_WHAT IS NEEDED_:
Retype all of the data. Every line must match exactly.

-- START OF DATASET EXTRACT --

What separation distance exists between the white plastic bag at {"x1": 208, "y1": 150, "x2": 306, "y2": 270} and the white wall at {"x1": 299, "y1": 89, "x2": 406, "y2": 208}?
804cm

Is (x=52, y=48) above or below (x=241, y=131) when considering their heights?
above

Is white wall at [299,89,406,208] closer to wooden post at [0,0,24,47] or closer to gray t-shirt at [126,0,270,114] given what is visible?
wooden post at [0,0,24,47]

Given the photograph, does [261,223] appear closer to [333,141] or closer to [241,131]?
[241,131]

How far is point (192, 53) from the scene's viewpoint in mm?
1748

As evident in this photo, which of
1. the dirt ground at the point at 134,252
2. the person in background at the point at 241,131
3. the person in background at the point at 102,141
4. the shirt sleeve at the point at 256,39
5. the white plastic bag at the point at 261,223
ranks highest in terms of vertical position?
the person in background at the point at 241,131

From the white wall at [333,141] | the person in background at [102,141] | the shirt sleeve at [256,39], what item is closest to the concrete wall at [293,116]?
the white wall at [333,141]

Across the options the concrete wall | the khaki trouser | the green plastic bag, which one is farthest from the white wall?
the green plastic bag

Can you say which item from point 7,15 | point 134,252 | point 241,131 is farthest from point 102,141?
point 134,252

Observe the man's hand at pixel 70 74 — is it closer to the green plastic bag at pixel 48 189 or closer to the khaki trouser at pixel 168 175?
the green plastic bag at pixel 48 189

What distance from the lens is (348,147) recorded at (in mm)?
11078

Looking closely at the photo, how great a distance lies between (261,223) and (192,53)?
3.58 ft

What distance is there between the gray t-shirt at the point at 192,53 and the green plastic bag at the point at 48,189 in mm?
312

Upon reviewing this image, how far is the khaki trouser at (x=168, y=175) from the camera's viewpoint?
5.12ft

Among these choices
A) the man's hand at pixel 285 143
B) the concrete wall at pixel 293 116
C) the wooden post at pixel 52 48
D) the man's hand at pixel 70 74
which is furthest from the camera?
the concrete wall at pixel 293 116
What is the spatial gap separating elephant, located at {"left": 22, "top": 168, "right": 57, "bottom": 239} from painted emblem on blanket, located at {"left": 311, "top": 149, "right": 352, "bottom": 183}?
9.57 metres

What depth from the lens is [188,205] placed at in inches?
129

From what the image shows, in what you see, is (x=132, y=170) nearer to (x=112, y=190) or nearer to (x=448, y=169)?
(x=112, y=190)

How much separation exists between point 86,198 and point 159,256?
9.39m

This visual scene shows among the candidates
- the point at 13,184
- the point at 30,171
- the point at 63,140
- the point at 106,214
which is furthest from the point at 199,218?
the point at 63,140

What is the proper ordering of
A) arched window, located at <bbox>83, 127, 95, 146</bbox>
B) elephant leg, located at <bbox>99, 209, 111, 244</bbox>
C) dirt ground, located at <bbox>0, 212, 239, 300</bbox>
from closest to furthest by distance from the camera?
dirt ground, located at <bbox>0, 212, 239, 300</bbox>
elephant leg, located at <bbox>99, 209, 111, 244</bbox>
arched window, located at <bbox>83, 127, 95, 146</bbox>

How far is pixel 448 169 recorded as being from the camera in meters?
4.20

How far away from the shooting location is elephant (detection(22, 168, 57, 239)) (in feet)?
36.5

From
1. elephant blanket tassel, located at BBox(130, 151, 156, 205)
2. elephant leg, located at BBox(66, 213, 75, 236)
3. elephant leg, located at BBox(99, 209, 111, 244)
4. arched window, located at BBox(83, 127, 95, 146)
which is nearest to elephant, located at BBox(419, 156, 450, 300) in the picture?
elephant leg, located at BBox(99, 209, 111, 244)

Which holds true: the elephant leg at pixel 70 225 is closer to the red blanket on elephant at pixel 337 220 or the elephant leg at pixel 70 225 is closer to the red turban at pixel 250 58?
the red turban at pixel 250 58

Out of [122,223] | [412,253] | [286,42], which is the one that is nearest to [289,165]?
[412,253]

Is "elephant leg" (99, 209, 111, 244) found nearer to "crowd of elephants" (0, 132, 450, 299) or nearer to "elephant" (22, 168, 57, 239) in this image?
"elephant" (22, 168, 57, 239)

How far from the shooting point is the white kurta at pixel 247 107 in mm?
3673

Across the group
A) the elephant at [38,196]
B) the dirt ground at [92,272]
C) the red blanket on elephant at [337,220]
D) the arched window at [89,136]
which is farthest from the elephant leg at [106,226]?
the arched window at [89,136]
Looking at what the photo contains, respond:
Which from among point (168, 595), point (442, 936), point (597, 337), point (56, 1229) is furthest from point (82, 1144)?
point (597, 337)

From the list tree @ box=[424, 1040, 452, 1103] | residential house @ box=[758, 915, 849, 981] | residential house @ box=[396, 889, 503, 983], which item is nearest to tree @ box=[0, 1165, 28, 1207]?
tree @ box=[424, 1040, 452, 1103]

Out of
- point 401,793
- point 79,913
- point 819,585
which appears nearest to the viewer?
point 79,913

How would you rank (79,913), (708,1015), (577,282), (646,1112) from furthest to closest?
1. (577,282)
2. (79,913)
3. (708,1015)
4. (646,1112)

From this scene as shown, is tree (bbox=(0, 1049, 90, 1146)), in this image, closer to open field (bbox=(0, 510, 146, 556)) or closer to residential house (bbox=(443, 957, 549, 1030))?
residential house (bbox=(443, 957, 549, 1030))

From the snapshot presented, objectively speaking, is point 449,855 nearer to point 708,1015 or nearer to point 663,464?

-- END OF DATASET EXTRACT --

_THE REPLY_:
What separation distance exists between the white plastic bag at {"x1": 208, "y1": 150, "x2": 306, "y2": 270} and the white wall at {"x1": 299, "y1": 89, "x2": 406, "y2": 208}?
804cm

Is (x=52, y=48) above or below (x=241, y=131) when considering their heights?
above

Is white wall at [299,89,406,208] closer to wooden post at [0,0,24,47] or closer to gray t-shirt at [126,0,270,114] given what is visible?
wooden post at [0,0,24,47]

Given the photograph, does [261,223] appear closer to [333,141] or closer to [241,131]?
[241,131]

How far is point (192, 53) from the scene's viewpoint in mm?
1748

As evident in this photo, which of
1. the dirt ground at the point at 134,252
2. the person in background at the point at 241,131
3. the person in background at the point at 102,141
4. the shirt sleeve at the point at 256,39
5. the white plastic bag at the point at 261,223
ranks highest in terms of vertical position?
the person in background at the point at 241,131

From the white wall at [333,141] | the person in background at [102,141] | the shirt sleeve at [256,39], what item is closest to the concrete wall at [293,116]?
the white wall at [333,141]

Across the options the concrete wall | the khaki trouser | the green plastic bag, which one is farthest from the white wall?
the green plastic bag

Can you say which item from point 7,15 | point 134,252 | point 241,131 is farthest from point 102,141?
point 134,252

Observe the man's hand at pixel 70 74 — is it closer to the green plastic bag at pixel 48 189 or closer to the khaki trouser at pixel 168 175?
the green plastic bag at pixel 48 189

What distance from the lens is (348,147) recorded at (in mm)?
11078

Looking closely at the photo, how great a distance lies between (261,223) and (192,53)?
3.58 ft

What distance is there between the gray t-shirt at the point at 192,53 and the green plastic bag at the point at 48,189 in mm?
312

Upon reviewing this image, how far is the khaki trouser at (x=168, y=175) from the camera's viewpoint?
5.12ft

Among these choices
A) the man's hand at pixel 285 143
B) the concrete wall at pixel 293 116
C) the wooden post at pixel 52 48
D) the man's hand at pixel 70 74
which is furthest from the camera?
the concrete wall at pixel 293 116
What is the spatial gap separating elephant, located at {"left": 22, "top": 168, "right": 57, "bottom": 239} from painted emblem on blanket, located at {"left": 311, "top": 149, "right": 352, "bottom": 183}?
9.57 metres

What depth from the lens is [188,205] placed at in inches?
129

From what the image shows, in what you see, is (x=132, y=170) nearer to (x=112, y=190) or nearer to (x=448, y=169)?
(x=112, y=190)

How much separation exists between point 86,198 and point 159,256?
9.39m

This visual scene shows among the candidates
- the point at 13,184
- the point at 30,171
- the point at 63,140
- the point at 106,214
which is furthest from the point at 199,218?
the point at 63,140

What is the proper ordering of
A) arched window, located at <bbox>83, 127, 95, 146</bbox>
B) elephant leg, located at <bbox>99, 209, 111, 244</bbox>
C) dirt ground, located at <bbox>0, 212, 239, 300</bbox>
from closest to furthest by distance from the camera?
dirt ground, located at <bbox>0, 212, 239, 300</bbox>
elephant leg, located at <bbox>99, 209, 111, 244</bbox>
arched window, located at <bbox>83, 127, 95, 146</bbox>

How far is pixel 448 169 recorded as being from the camera in meters?
4.20

How far away from the shooting location is elephant (detection(22, 168, 57, 239)) (in feet)?
36.5

From
1. elephant blanket tassel, located at BBox(130, 151, 156, 205)
2. elephant leg, located at BBox(66, 213, 75, 236)
3. elephant leg, located at BBox(99, 209, 111, 244)
4. arched window, located at BBox(83, 127, 95, 146)
which is nearest to elephant, located at BBox(419, 156, 450, 300) in the picture?
elephant leg, located at BBox(99, 209, 111, 244)

Which holds true: the elephant leg at pixel 70 225 is closer to the red blanket on elephant at pixel 337 220 or the elephant leg at pixel 70 225 is closer to the red turban at pixel 250 58?
the red turban at pixel 250 58

Out of [122,223] | [412,253] | [286,42], which is the one that is nearest to [289,165]?
[412,253]

Is "elephant leg" (99, 209, 111, 244) found nearer to "crowd of elephants" (0, 132, 450, 299) or nearer to "elephant" (22, 168, 57, 239) in this image?
"elephant" (22, 168, 57, 239)

How far from the shooting point is the white kurta at pixel 247 107 in mm?
3673

Across the group
A) the elephant at [38,196]
B) the dirt ground at [92,272]
C) the red blanket on elephant at [337,220]
D) the arched window at [89,136]
which is farthest from the elephant leg at [106,226]?
the arched window at [89,136]
Looking at what the photo contains, respond:
Which from among point (168, 595), point (442, 936), point (597, 337), point (56, 1229) is furthest from point (82, 1144)?
point (597, 337)

From the list tree @ box=[424, 1040, 452, 1103] | residential house @ box=[758, 915, 849, 981] | residential house @ box=[396, 889, 503, 983], which item is nearest to tree @ box=[0, 1165, 28, 1207]?
tree @ box=[424, 1040, 452, 1103]

Out of
- point 401,793
- point 79,913
- point 819,585
which appears nearest to the viewer?
point 79,913

How would you rank (79,913), (708,1015), (577,282), (646,1112) from furthest to closest?
1. (577,282)
2. (79,913)
3. (708,1015)
4. (646,1112)

From this scene as shown, is tree (bbox=(0, 1049, 90, 1146)), in this image, closer to open field (bbox=(0, 510, 146, 556)) or closer to residential house (bbox=(443, 957, 549, 1030))?
residential house (bbox=(443, 957, 549, 1030))

From the snapshot presented, objectively speaking, is point 449,855 nearer to point 708,1015 or nearer to point 663,464?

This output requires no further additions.